We entered the unit twice that first day: first for morning rounds, then for the afternoon admission of a COVID patient from the emergency room. We would return a second day to see the late shift. Each time we followed the same entry and exit procedures, with one exception.
The first time we left the unit, entered the nurses station and began to strip off our outer layer of gear, I mistakenly threw my N95 mask in a hazmat bin. Because Varon had told us not to worry about protective gear, I thought they wanted me to discard the mask, too. But N95 masks are precious. Araiza gave me another one, but cautioned that I should save it. He handed me a permanent marker so I could write my name on it.
For the last few months, grocery stores have served as public theaters for the traumatized American consumer.
I wore that mask for the rest of the day.

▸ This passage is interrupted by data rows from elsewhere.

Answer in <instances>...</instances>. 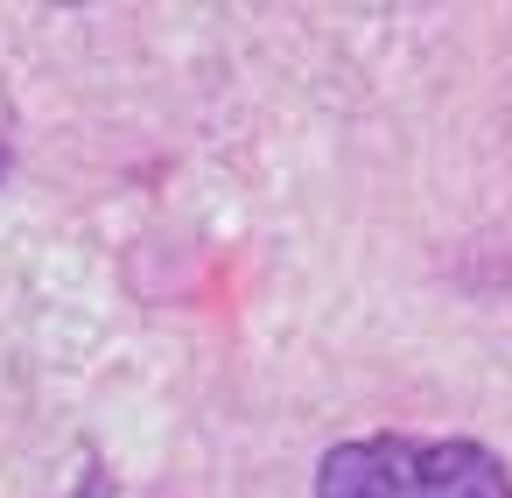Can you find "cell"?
<instances>
[{
	"mask_svg": "<svg viewBox=\"0 0 512 498\" xmlns=\"http://www.w3.org/2000/svg\"><path fill=\"white\" fill-rule=\"evenodd\" d=\"M8 169H15V148H8V134H0V183H8Z\"/></svg>",
	"mask_w": 512,
	"mask_h": 498,
	"instance_id": "obj_2",
	"label": "cell"
},
{
	"mask_svg": "<svg viewBox=\"0 0 512 498\" xmlns=\"http://www.w3.org/2000/svg\"><path fill=\"white\" fill-rule=\"evenodd\" d=\"M309 498H512V470L470 435H351L316 456Z\"/></svg>",
	"mask_w": 512,
	"mask_h": 498,
	"instance_id": "obj_1",
	"label": "cell"
}]
</instances>
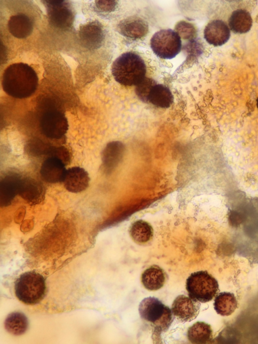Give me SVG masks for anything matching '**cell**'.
Segmentation results:
<instances>
[{
  "label": "cell",
  "mask_w": 258,
  "mask_h": 344,
  "mask_svg": "<svg viewBox=\"0 0 258 344\" xmlns=\"http://www.w3.org/2000/svg\"><path fill=\"white\" fill-rule=\"evenodd\" d=\"M38 78L35 70L23 63L11 65L5 70L2 80L4 91L16 98H25L36 91Z\"/></svg>",
  "instance_id": "obj_1"
},
{
  "label": "cell",
  "mask_w": 258,
  "mask_h": 344,
  "mask_svg": "<svg viewBox=\"0 0 258 344\" xmlns=\"http://www.w3.org/2000/svg\"><path fill=\"white\" fill-rule=\"evenodd\" d=\"M48 156H53L59 158L66 165L68 164L70 159L69 152L64 147H59L50 149L48 153Z\"/></svg>",
  "instance_id": "obj_27"
},
{
  "label": "cell",
  "mask_w": 258,
  "mask_h": 344,
  "mask_svg": "<svg viewBox=\"0 0 258 344\" xmlns=\"http://www.w3.org/2000/svg\"><path fill=\"white\" fill-rule=\"evenodd\" d=\"M9 32L18 38H25L29 36L33 30V22L29 17L23 14L12 16L9 20Z\"/></svg>",
  "instance_id": "obj_17"
},
{
  "label": "cell",
  "mask_w": 258,
  "mask_h": 344,
  "mask_svg": "<svg viewBox=\"0 0 258 344\" xmlns=\"http://www.w3.org/2000/svg\"><path fill=\"white\" fill-rule=\"evenodd\" d=\"M256 106H257V107L258 108V97H257V100H256Z\"/></svg>",
  "instance_id": "obj_29"
},
{
  "label": "cell",
  "mask_w": 258,
  "mask_h": 344,
  "mask_svg": "<svg viewBox=\"0 0 258 344\" xmlns=\"http://www.w3.org/2000/svg\"><path fill=\"white\" fill-rule=\"evenodd\" d=\"M21 176L16 173H10L0 182V203L1 206L10 205L18 194L19 185Z\"/></svg>",
  "instance_id": "obj_16"
},
{
  "label": "cell",
  "mask_w": 258,
  "mask_h": 344,
  "mask_svg": "<svg viewBox=\"0 0 258 344\" xmlns=\"http://www.w3.org/2000/svg\"><path fill=\"white\" fill-rule=\"evenodd\" d=\"M68 123L63 113L55 108L44 112L40 119V127L47 138L59 139L67 133Z\"/></svg>",
  "instance_id": "obj_7"
},
{
  "label": "cell",
  "mask_w": 258,
  "mask_h": 344,
  "mask_svg": "<svg viewBox=\"0 0 258 344\" xmlns=\"http://www.w3.org/2000/svg\"><path fill=\"white\" fill-rule=\"evenodd\" d=\"M123 144L118 141L111 142L107 144L104 151V158L114 161L118 159L124 151Z\"/></svg>",
  "instance_id": "obj_26"
},
{
  "label": "cell",
  "mask_w": 258,
  "mask_h": 344,
  "mask_svg": "<svg viewBox=\"0 0 258 344\" xmlns=\"http://www.w3.org/2000/svg\"><path fill=\"white\" fill-rule=\"evenodd\" d=\"M118 28L121 34L133 39L144 36L148 31L147 23L137 17H131L122 20L118 24Z\"/></svg>",
  "instance_id": "obj_15"
},
{
  "label": "cell",
  "mask_w": 258,
  "mask_h": 344,
  "mask_svg": "<svg viewBox=\"0 0 258 344\" xmlns=\"http://www.w3.org/2000/svg\"><path fill=\"white\" fill-rule=\"evenodd\" d=\"M44 277L34 271L21 274L15 281L16 296L27 305H35L42 300L46 293Z\"/></svg>",
  "instance_id": "obj_3"
},
{
  "label": "cell",
  "mask_w": 258,
  "mask_h": 344,
  "mask_svg": "<svg viewBox=\"0 0 258 344\" xmlns=\"http://www.w3.org/2000/svg\"><path fill=\"white\" fill-rule=\"evenodd\" d=\"M200 308V303L199 301L181 295L174 300L171 311L179 320L189 322L198 315Z\"/></svg>",
  "instance_id": "obj_9"
},
{
  "label": "cell",
  "mask_w": 258,
  "mask_h": 344,
  "mask_svg": "<svg viewBox=\"0 0 258 344\" xmlns=\"http://www.w3.org/2000/svg\"><path fill=\"white\" fill-rule=\"evenodd\" d=\"M130 234L136 242L145 243L150 241L153 235L151 225L147 222L139 220L134 222L130 230Z\"/></svg>",
  "instance_id": "obj_24"
},
{
  "label": "cell",
  "mask_w": 258,
  "mask_h": 344,
  "mask_svg": "<svg viewBox=\"0 0 258 344\" xmlns=\"http://www.w3.org/2000/svg\"><path fill=\"white\" fill-rule=\"evenodd\" d=\"M115 1H96V7L100 11L110 12L113 10L115 6Z\"/></svg>",
  "instance_id": "obj_28"
},
{
  "label": "cell",
  "mask_w": 258,
  "mask_h": 344,
  "mask_svg": "<svg viewBox=\"0 0 258 344\" xmlns=\"http://www.w3.org/2000/svg\"><path fill=\"white\" fill-rule=\"evenodd\" d=\"M228 24L233 32L245 33L251 29L252 20L248 12L243 9H238L232 13L228 19Z\"/></svg>",
  "instance_id": "obj_19"
},
{
  "label": "cell",
  "mask_w": 258,
  "mask_h": 344,
  "mask_svg": "<svg viewBox=\"0 0 258 344\" xmlns=\"http://www.w3.org/2000/svg\"><path fill=\"white\" fill-rule=\"evenodd\" d=\"M48 19L54 27L62 29L70 27L73 22L74 15L68 4L64 1H44Z\"/></svg>",
  "instance_id": "obj_8"
},
{
  "label": "cell",
  "mask_w": 258,
  "mask_h": 344,
  "mask_svg": "<svg viewBox=\"0 0 258 344\" xmlns=\"http://www.w3.org/2000/svg\"><path fill=\"white\" fill-rule=\"evenodd\" d=\"M187 335L191 343H206L212 338V330L209 324L198 321L188 328Z\"/></svg>",
  "instance_id": "obj_21"
},
{
  "label": "cell",
  "mask_w": 258,
  "mask_h": 344,
  "mask_svg": "<svg viewBox=\"0 0 258 344\" xmlns=\"http://www.w3.org/2000/svg\"><path fill=\"white\" fill-rule=\"evenodd\" d=\"M139 312L141 318L151 323L159 332L167 330L173 320L169 308L154 297L143 299L139 304Z\"/></svg>",
  "instance_id": "obj_4"
},
{
  "label": "cell",
  "mask_w": 258,
  "mask_h": 344,
  "mask_svg": "<svg viewBox=\"0 0 258 344\" xmlns=\"http://www.w3.org/2000/svg\"><path fill=\"white\" fill-rule=\"evenodd\" d=\"M28 326L26 316L20 312H15L8 315L5 321V327L11 334L19 335L24 333Z\"/></svg>",
  "instance_id": "obj_22"
},
{
  "label": "cell",
  "mask_w": 258,
  "mask_h": 344,
  "mask_svg": "<svg viewBox=\"0 0 258 344\" xmlns=\"http://www.w3.org/2000/svg\"><path fill=\"white\" fill-rule=\"evenodd\" d=\"M165 280V272L157 265H152L146 269L141 276L143 285L149 291H156L161 289Z\"/></svg>",
  "instance_id": "obj_18"
},
{
  "label": "cell",
  "mask_w": 258,
  "mask_h": 344,
  "mask_svg": "<svg viewBox=\"0 0 258 344\" xmlns=\"http://www.w3.org/2000/svg\"><path fill=\"white\" fill-rule=\"evenodd\" d=\"M90 178L83 168L74 166L67 169L63 181L64 187L69 192H81L89 186Z\"/></svg>",
  "instance_id": "obj_13"
},
{
  "label": "cell",
  "mask_w": 258,
  "mask_h": 344,
  "mask_svg": "<svg viewBox=\"0 0 258 344\" xmlns=\"http://www.w3.org/2000/svg\"><path fill=\"white\" fill-rule=\"evenodd\" d=\"M18 194L32 205L41 202L44 197L42 185L31 177H22L19 182Z\"/></svg>",
  "instance_id": "obj_12"
},
{
  "label": "cell",
  "mask_w": 258,
  "mask_h": 344,
  "mask_svg": "<svg viewBox=\"0 0 258 344\" xmlns=\"http://www.w3.org/2000/svg\"><path fill=\"white\" fill-rule=\"evenodd\" d=\"M186 289L190 298L200 302L212 300L217 294V280L206 271L192 273L187 279Z\"/></svg>",
  "instance_id": "obj_5"
},
{
  "label": "cell",
  "mask_w": 258,
  "mask_h": 344,
  "mask_svg": "<svg viewBox=\"0 0 258 344\" xmlns=\"http://www.w3.org/2000/svg\"><path fill=\"white\" fill-rule=\"evenodd\" d=\"M65 163L59 158L48 156L42 162L40 174L42 179L49 183L63 182L67 169Z\"/></svg>",
  "instance_id": "obj_11"
},
{
  "label": "cell",
  "mask_w": 258,
  "mask_h": 344,
  "mask_svg": "<svg viewBox=\"0 0 258 344\" xmlns=\"http://www.w3.org/2000/svg\"><path fill=\"white\" fill-rule=\"evenodd\" d=\"M204 34L205 39L209 44L218 46L223 45L229 40L230 31L223 21L215 20L207 24Z\"/></svg>",
  "instance_id": "obj_14"
},
{
  "label": "cell",
  "mask_w": 258,
  "mask_h": 344,
  "mask_svg": "<svg viewBox=\"0 0 258 344\" xmlns=\"http://www.w3.org/2000/svg\"><path fill=\"white\" fill-rule=\"evenodd\" d=\"M146 66L142 58L133 52L119 56L111 67L112 74L116 82L124 86H136L145 77Z\"/></svg>",
  "instance_id": "obj_2"
},
{
  "label": "cell",
  "mask_w": 258,
  "mask_h": 344,
  "mask_svg": "<svg viewBox=\"0 0 258 344\" xmlns=\"http://www.w3.org/2000/svg\"><path fill=\"white\" fill-rule=\"evenodd\" d=\"M154 53L163 59L174 58L180 52L181 41L178 33L170 29L156 32L150 40Z\"/></svg>",
  "instance_id": "obj_6"
},
{
  "label": "cell",
  "mask_w": 258,
  "mask_h": 344,
  "mask_svg": "<svg viewBox=\"0 0 258 344\" xmlns=\"http://www.w3.org/2000/svg\"><path fill=\"white\" fill-rule=\"evenodd\" d=\"M156 84L153 79L145 77L136 86L135 92L139 98L144 102H148L150 92Z\"/></svg>",
  "instance_id": "obj_25"
},
{
  "label": "cell",
  "mask_w": 258,
  "mask_h": 344,
  "mask_svg": "<svg viewBox=\"0 0 258 344\" xmlns=\"http://www.w3.org/2000/svg\"><path fill=\"white\" fill-rule=\"evenodd\" d=\"M214 309L222 316H228L234 312L237 302L233 294L227 292L220 293L215 298Z\"/></svg>",
  "instance_id": "obj_23"
},
{
  "label": "cell",
  "mask_w": 258,
  "mask_h": 344,
  "mask_svg": "<svg viewBox=\"0 0 258 344\" xmlns=\"http://www.w3.org/2000/svg\"><path fill=\"white\" fill-rule=\"evenodd\" d=\"M79 35L82 46L91 50L99 48L104 38L102 26L97 21L89 22L80 27Z\"/></svg>",
  "instance_id": "obj_10"
},
{
  "label": "cell",
  "mask_w": 258,
  "mask_h": 344,
  "mask_svg": "<svg viewBox=\"0 0 258 344\" xmlns=\"http://www.w3.org/2000/svg\"><path fill=\"white\" fill-rule=\"evenodd\" d=\"M149 102L158 107L168 108L173 102V96L168 87L156 84L150 92Z\"/></svg>",
  "instance_id": "obj_20"
}]
</instances>
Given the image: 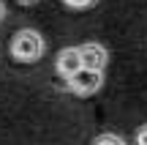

From the nurses station, we entered a room where we shed our paper scrubs and set aside our shoes to take a shower with antibacterial soap before reclaiming our street clothes and masks. At our cars, we bagged our shoes and anything else we had taken into the hospital.
Once I got home, I would enter the laundry room and follow the same routine I had when covering churches or other sites where I may have been exposed to the virus: I would bag my shoes, load my clothes into the washer and shower again.
But as I drove home from the hospital at dusk, I wasn’t thinking about cleaning up. I was distracted by the sight of so many Texans doing the exact opposite of what I had spent the day doing.
Texas had lifted restrictions on parks and businesses. After a day spent paranoid about protective gear and social distancing, it was surreal to see scores of people of all ages crowded together on trails and restaurant patios. Almost none wore masks.